San Francisco mulls safe injection sites
According to local news station ABC 7, the city of San Francisco is considering installing safe injection sites, where IV drug users can shoot up under the supervision of medical profesionals who will be provide safe injection supplies and nalaxone for overdoses, if necessary. The sites will most likely be modeled after sites in Europe and Vancouver.
When I saw this on the news, Jared said that the only problem he could foresee would be crime. He said that injection sites would attract drug users, which would attract drug dealers, which would attract crime and "turf wars" among different gangs selling drugs. Conventional wisdom might dictate that crime would go up, but a 2006 study of Vancouver's first safe injection site reveals that crime around the safe injection site remained the same one year after the site opened, compared to one year after the site opened.
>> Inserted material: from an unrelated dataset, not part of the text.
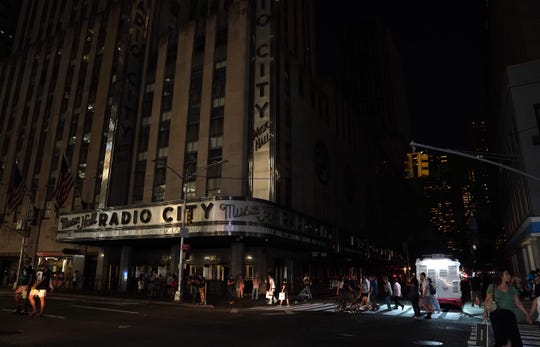People walk past Radio City Music Hall in the dark.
The study tracked three different kinds of crime: drug trafficking, assults and robberies, and vehicle thefts. The first two categories of crime remained the same. Vehicle thefts actually decreased.
The probable location for a safe injection site is the Tenderloin, the home of seedy residential hotels and crack smokers in the city. Mayor Gavin Newsom has said that he is against the idea of a safe injection site, to say nothing of the legality of such a place. Heroin is classified as a Schedule I narcotic under the Controlled Substances Act, and as such, it's illegal -- even for medical uses (which, according to the government, there are none; that's the definition of a Schedule I narcotic). That would be the first -- and maybe the last -- hurdle, but it's a good idea.